TASK DESCRIPTION: Retype the data below without altering anything.

+++ THE DATA

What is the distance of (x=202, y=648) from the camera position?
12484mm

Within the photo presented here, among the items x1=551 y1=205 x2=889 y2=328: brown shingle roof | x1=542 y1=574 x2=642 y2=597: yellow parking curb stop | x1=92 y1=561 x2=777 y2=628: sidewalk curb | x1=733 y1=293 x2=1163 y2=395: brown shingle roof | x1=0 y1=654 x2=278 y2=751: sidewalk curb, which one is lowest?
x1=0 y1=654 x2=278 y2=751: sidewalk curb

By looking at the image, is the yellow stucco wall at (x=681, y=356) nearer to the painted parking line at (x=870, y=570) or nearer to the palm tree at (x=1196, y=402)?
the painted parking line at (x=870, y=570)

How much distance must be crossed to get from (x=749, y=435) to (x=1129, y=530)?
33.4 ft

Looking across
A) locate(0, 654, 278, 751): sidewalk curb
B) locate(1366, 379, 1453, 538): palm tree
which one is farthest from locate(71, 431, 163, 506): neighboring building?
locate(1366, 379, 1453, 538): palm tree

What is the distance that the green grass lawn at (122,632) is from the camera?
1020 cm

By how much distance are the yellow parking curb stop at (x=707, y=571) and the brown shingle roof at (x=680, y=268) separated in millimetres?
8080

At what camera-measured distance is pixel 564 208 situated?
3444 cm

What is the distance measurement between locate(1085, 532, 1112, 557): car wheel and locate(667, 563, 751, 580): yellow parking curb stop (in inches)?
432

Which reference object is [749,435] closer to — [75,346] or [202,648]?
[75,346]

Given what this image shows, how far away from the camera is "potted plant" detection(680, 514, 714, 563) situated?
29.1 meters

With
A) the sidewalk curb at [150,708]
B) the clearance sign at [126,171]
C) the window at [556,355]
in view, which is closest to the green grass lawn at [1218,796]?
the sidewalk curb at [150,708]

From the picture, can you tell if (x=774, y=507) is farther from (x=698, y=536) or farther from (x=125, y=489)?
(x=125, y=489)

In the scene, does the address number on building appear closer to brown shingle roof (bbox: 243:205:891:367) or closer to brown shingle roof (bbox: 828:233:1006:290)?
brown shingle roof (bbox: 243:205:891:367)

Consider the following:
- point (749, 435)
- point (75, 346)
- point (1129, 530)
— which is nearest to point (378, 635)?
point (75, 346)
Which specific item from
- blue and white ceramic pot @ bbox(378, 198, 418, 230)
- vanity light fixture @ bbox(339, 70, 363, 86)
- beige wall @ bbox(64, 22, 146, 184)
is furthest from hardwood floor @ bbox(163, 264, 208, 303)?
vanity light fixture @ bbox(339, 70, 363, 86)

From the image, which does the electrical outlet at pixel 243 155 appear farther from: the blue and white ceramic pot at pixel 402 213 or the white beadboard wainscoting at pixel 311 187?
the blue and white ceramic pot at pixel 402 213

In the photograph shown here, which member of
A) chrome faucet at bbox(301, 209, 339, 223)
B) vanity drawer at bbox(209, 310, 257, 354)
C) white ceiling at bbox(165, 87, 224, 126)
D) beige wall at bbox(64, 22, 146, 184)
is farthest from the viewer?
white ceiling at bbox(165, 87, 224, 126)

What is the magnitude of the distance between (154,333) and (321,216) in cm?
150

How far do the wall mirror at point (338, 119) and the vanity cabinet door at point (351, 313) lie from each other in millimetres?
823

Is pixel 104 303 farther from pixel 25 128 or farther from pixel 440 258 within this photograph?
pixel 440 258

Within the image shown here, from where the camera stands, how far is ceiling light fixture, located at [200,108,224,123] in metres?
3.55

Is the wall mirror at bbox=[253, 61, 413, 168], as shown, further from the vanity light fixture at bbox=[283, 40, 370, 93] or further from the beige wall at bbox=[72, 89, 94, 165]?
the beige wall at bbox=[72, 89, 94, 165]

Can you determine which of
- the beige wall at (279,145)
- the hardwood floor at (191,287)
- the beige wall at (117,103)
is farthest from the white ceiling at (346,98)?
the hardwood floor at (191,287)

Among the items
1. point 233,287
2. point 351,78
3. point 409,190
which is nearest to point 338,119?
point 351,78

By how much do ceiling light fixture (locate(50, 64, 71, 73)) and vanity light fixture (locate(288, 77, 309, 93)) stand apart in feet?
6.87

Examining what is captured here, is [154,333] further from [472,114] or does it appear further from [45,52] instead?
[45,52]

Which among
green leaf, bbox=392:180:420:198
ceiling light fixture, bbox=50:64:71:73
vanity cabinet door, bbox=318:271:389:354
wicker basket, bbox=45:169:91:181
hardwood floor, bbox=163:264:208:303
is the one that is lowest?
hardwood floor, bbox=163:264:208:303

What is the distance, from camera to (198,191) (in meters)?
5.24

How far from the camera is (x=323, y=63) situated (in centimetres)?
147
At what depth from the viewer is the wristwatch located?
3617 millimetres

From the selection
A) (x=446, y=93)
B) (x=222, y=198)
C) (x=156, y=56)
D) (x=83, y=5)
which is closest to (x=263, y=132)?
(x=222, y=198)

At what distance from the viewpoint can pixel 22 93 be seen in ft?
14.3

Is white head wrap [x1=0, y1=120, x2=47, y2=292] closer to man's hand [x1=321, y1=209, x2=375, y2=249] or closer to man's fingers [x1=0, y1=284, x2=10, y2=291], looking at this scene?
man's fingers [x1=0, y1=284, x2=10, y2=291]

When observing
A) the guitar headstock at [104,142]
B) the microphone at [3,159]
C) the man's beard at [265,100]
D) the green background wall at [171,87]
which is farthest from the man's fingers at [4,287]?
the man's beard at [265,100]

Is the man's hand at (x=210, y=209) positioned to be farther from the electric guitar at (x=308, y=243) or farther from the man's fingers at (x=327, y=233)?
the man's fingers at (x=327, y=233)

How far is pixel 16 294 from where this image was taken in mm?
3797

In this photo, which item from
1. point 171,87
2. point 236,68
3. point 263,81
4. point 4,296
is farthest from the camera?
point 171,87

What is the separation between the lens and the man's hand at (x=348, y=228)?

++++++

TASK ANSWER:
What is the distance of (x=202, y=648) from the camera position?
12484mm

Within the photo presented here, among the items x1=551 y1=205 x2=889 y2=328: brown shingle roof | x1=542 y1=574 x2=642 y2=597: yellow parking curb stop | x1=92 y1=561 x2=777 y2=628: sidewalk curb | x1=733 y1=293 x2=1163 y2=395: brown shingle roof | x1=0 y1=654 x2=278 y2=751: sidewalk curb, which one is lowest?
x1=0 y1=654 x2=278 y2=751: sidewalk curb

By looking at the image, is the yellow stucco wall at (x=681, y=356) nearer to the painted parking line at (x=870, y=570) or nearer to the palm tree at (x=1196, y=402)?
the painted parking line at (x=870, y=570)

How much distance must be crossed to get from (x=749, y=435) to (x=1129, y=530)?
33.4 ft

Looking across
A) locate(0, 654, 278, 751): sidewalk curb
B) locate(1366, 379, 1453, 538): palm tree
which one is farthest from locate(71, 431, 163, 506): neighboring building?
locate(1366, 379, 1453, 538): palm tree

What is the distance that the green grass lawn at (122,632) is from the camera?
1020 cm

By how much distance are the yellow parking curb stop at (x=707, y=571) and the brown shingle roof at (x=680, y=268) separated in millimetres?
8080

At what camera-measured distance is pixel 564 208 situated?
3444 cm

What is the distance measurement between locate(1085, 532, 1112, 557): car wheel and locate(667, 563, 751, 580): yellow parking curb stop (in inches)?
432

Which reference object is [749,435] closer to — [75,346] or [202,648]?
[75,346]

Given what this image shows, how far away from the camera is "potted plant" detection(680, 514, 714, 563) situated?
29.1 meters

With
A) the sidewalk curb at [150,708]
B) the clearance sign at [126,171]
C) the window at [556,355]
in view, which is closest to the green grass lawn at [1218,796]?
the sidewalk curb at [150,708]

From the picture, can you tell if (x=774, y=507) is farther from (x=698, y=536) or farther from (x=125, y=489)?
(x=125, y=489)

In the scene, does the address number on building appear closer to brown shingle roof (bbox: 243:205:891:367) or closer to brown shingle roof (bbox: 828:233:1006:290)?
brown shingle roof (bbox: 243:205:891:367)

Consider the following:
- point (749, 435)
- point (75, 346)
- point (1129, 530)
— which is nearest to point (378, 635)?
point (75, 346)
Which specific item from
- blue and white ceramic pot @ bbox(378, 198, 418, 230)
- vanity light fixture @ bbox(339, 70, 363, 86)
- beige wall @ bbox(64, 22, 146, 184)
is furthest from hardwood floor @ bbox(163, 264, 208, 303)?
vanity light fixture @ bbox(339, 70, 363, 86)

From the image, which does the electrical outlet at pixel 243 155 appear farther from: the blue and white ceramic pot at pixel 402 213 or the white beadboard wainscoting at pixel 311 187?
the blue and white ceramic pot at pixel 402 213

In the photograph shown here, which member of
A) chrome faucet at bbox(301, 209, 339, 223)
B) vanity drawer at bbox(209, 310, 257, 354)
C) white ceiling at bbox(165, 87, 224, 126)
D) beige wall at bbox(64, 22, 146, 184)
is farthest from the viewer?
white ceiling at bbox(165, 87, 224, 126)

What is the magnitude of the distance between (154,333) and (321,216) in cm?
150

How far do the wall mirror at point (338, 119) and the vanity cabinet door at point (351, 313) lie from each other in millimetres?
823

Is pixel 104 303 farther from pixel 25 128 or farther from pixel 440 258 within this photograph?
pixel 440 258

Within the image shown here, from where the camera stands, how far is ceiling light fixture, located at [200,108,224,123] in metres?
3.55

Is the wall mirror at bbox=[253, 61, 413, 168], as shown, further from the vanity light fixture at bbox=[283, 40, 370, 93] or further from the beige wall at bbox=[72, 89, 94, 165]?
the beige wall at bbox=[72, 89, 94, 165]

Can you determine which of
- the beige wall at (279,145)
- the hardwood floor at (191,287)
- the beige wall at (117,103)
is farthest from the white ceiling at (346,98)?
the hardwood floor at (191,287)

Among the items
1. point 233,287
2. point 351,78
3. point 409,190
which is nearest to point 338,119?
point 351,78

By how much do ceiling light fixture (locate(50, 64, 71, 73)) and vanity light fixture (locate(288, 77, 309, 93)) stand apart in feet?
6.87

Examining what is captured here, is [154,333] further from [472,114] or does it appear further from [45,52] instead?
[45,52]

Which among
green leaf, bbox=392:180:420:198
ceiling light fixture, bbox=50:64:71:73
vanity cabinet door, bbox=318:271:389:354
wicker basket, bbox=45:169:91:181
hardwood floor, bbox=163:264:208:303
is the one that is lowest?
hardwood floor, bbox=163:264:208:303

What is the distance, from camera to (198,191) (in meters)?
5.24

How far from the camera is (x=323, y=63) situated (in centimetres)?
147
At what depth from the viewer is the wristwatch located?
3617 millimetres

From the selection
A) (x=446, y=93)
B) (x=222, y=198)
C) (x=156, y=56)
D) (x=83, y=5)
which is closest to (x=263, y=132)?
(x=222, y=198)

At what distance from the viewpoint can pixel 22 93 be seen in ft?
14.3

Is white head wrap [x1=0, y1=120, x2=47, y2=292] closer to man's hand [x1=321, y1=209, x2=375, y2=249] or closer to man's fingers [x1=0, y1=284, x2=10, y2=291], looking at this scene?
man's fingers [x1=0, y1=284, x2=10, y2=291]

When observing
A) the guitar headstock at [104,142]
B) the microphone at [3,159]
C) the man's beard at [265,100]
D) the green background wall at [171,87]
which is farthest from the man's fingers at [4,287]?
the man's beard at [265,100]

Is the man's hand at (x=210, y=209) positioned to be farther from the electric guitar at (x=308, y=243) or farther from the man's fingers at (x=327, y=233)?
the man's fingers at (x=327, y=233)

How far is pixel 16 294 from where this image was taken in mm?
3797

In this photo, which item from
1. point 171,87
2. point 236,68
3. point 263,81
4. point 4,296
is farthest from the camera?
point 171,87

What is the separation between the lens and the man's hand at (x=348, y=228)?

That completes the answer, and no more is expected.